Communication is about getting others to adopt your point of view, to help
them understand why you’re excited (or sad, or optimistic or whatever else you
are.) Unless you’re an amazing writer, it’s awfully hard to do that in a
report."

------
CWuestefeld
Last month I tried, for the first time, to go with the _Presentation Zen_
thing, and I think it turned into one of the best presentations I've ever
done.

On the other hand, one key person from the audience has asserted just this
morning that I failed to tell her a piece of information that is critical to
her. I remember saying it, and it's right there in the notes for the relevant
slide.

But boy, do I wish that I had a slide with bullet points on it, so I could
show her: "Oh yeah? Well, what's this?".

------
weinada
PPT is a great tool. It's just used incorrectly by the masses.

As someone already mentioned it's best leveraged for support. In most cases as
a visual aid. If you can get by without using any words and all imagery then
it's more likely to an entertaining presentation.

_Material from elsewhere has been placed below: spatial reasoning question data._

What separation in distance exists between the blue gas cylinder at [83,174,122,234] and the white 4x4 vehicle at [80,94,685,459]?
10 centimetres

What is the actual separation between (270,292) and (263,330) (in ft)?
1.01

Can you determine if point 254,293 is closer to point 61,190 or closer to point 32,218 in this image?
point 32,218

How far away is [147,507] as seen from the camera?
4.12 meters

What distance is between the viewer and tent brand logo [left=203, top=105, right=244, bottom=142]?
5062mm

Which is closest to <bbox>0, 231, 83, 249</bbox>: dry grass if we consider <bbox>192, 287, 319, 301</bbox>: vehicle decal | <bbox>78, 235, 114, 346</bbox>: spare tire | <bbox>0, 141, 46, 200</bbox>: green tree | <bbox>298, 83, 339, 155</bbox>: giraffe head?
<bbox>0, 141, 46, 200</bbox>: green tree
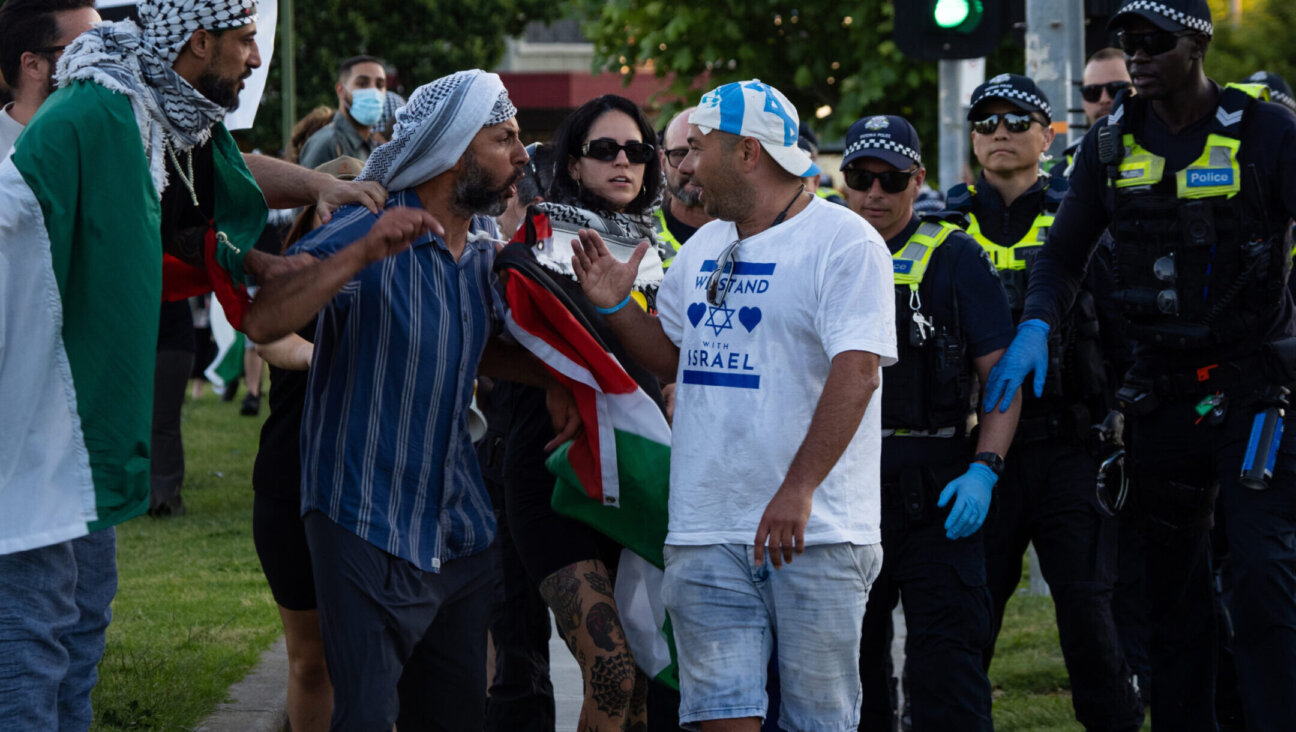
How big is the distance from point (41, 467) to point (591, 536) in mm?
1922

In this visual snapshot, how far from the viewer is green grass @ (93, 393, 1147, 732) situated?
18.7 feet

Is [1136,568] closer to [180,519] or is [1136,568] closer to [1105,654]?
[1105,654]

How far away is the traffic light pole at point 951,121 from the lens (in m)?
12.3

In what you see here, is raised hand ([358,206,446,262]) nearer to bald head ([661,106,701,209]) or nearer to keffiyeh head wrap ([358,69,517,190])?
keffiyeh head wrap ([358,69,517,190])

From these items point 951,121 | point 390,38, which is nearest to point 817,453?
point 951,121

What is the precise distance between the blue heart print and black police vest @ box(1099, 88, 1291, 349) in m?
1.79

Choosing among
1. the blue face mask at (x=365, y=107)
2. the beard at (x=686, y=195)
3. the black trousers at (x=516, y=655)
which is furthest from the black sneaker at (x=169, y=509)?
the beard at (x=686, y=195)

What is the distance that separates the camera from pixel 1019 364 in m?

I also say this knowing that it all depends on the intended audience.

------
edw519
<http://www.norvig.com/Gettysburg/index.htm>

------
justin_hancock
Another tip, prepare your presentation on paper using a spider diagram,
central theme in the middle, sub-topics adding legs, add extra spiders on
spiders as required. You can make something like this very quickly (less than
30 minutes) especially when you know your subject it's a handy cue for the key
topics. It can be used to help prepare a PowerPoint however stick to the
recommondations on here and in the link.

------
movix
I try and use as little text as I can on the slides, and just one, or a couple
of key images. I find this really helps if I stumble in what I'm saying, or
lose track as I don't use paper notes to speak from. Glancing at an image
strongly related to your subject really helps to get you quickly back on
track.

Great public speaking skills are such a gift - just wish it was one I had.

------
fburnaby
Lawrence Lessig makes very good slide shows. He does this thing with html-
style meta tags that are very cool. He talks, while the slides outline the
context.

------
jodrellblank
Why does it take a presentation expert to say PowerPoint presentations are
often boring?

Tens of thousands of victims, er, people could have told him that over the
past 15-20 years.

------
onreact-com
This has been submitted already earlier with the original headline:
<http://news.ycombinator.com/item?id=772471>